> **Tasks to complete**
1) According to the cost modeling page, what is the default budget threshold when it is not overridden at runtime?
2) Rewrite the part of the cost modeling page that opens with the words containing "Run Commands" and closes with "runtime (default: 15%)", substituting "spending limit" for "budget threshold".

Skip to content

Example 12 — Infrastructure Cost Modeling

File: files/examples/cost-modeling.toml Industry: Engineering / Finance / FinOps Tags: finops, cost, modeling, deployment

Features Demonstrated

  • register — captures cost estimates, actual measurements, and computed deltas per environment
  • if conditional — gates deployment on budget approval and triggers variance alert conditionally
  • matrix — runs cost estimation and post-deployment measurement across three environments (dev/staging/prod) in parallel
  • on_failure (task-level) — wires a forensic snapshot task to deployment, preserving cost state for rollback analysis
  • retries + retry_delay — cloud cost API calls may be transient; all measurement tasks retry automatically
  • timeout — cost API and Terraform calls are time-bounded
  • ignore_failure — cost reporting tasks must not block the deployment record
  • env vars — AWS region, cost granularity, FinOps dashboard URL, budget threshold

Why This Pattern Matters

Infrastructure deployments change your cost structure. Without explicit cost modeling in the deployment workflow itself, teams routinely discover cost surprises in the next billing cycle — after it's too late to act. Embedding cost estimation and post-deployment measurement directly into the deployment workflow means:

  • Budget approval happens automatically, based on actual IaC plan output
  • Actual vs estimated variance is measured and stored with the run record
  • Finance and engineering are alerted to overruns immediately, not at month-end
  • The full cost timeline is part of the audit trail alongside the technical deployment record

Pipeline Structure

[snapshot-cost-baseline]
[estimate-deployment-cost] × {dev, staging, prod}  ← matrix: IaC plan per env
[check-budget-threshold]   ← register: budget_decision ("approved" / "requires_approval")
         ↓  (if budget_decision == "approved")
[deploy-infrastructure]    ← on_failure → [preserve-cost-snapshot]
[measure-actual-cost] × {dev, staging, prod}        ← matrix: actual cost delta per env
[compute-variance]         ← register: variance_status
         ↓  (if variance_status == "over_threshold")
[alert-cost-variance]
[publish-finops-report]

[preserve-cost-snapshot]   ← forensic, fires only if deployment fails

Run Commands

# Standard run (work-stealing for fastest cost API parallelism)
wf run cost-modeling --work-stealing --print-output

# Override the budget threshold at runtime (default: 15%)
wf run cost-modeling --var BUDGET_THRESHOLD=10 --work-stealing --print-output

# Strict threshold — require sign-off on anything over 5%
wf run cost-modeling --var BUDGET_THRESHOLD=5 --work-stealing --print-output

# With overall timeout ceiling
wf run cost-modeling --work-stealing --timeout 1h --print-output

# Visualise the DAG (note matrix nodes for three environments)

> **Data extract**

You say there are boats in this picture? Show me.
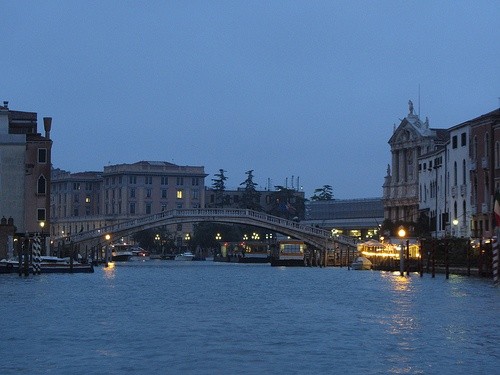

> **The results**
1) 15%

2)
Run Commands

# Standard run (work-stealing for fastest cost API parallelism)
wf run cost-modeling --work-stealing --print-output

# Override the spending limit at runtime (default: 15%)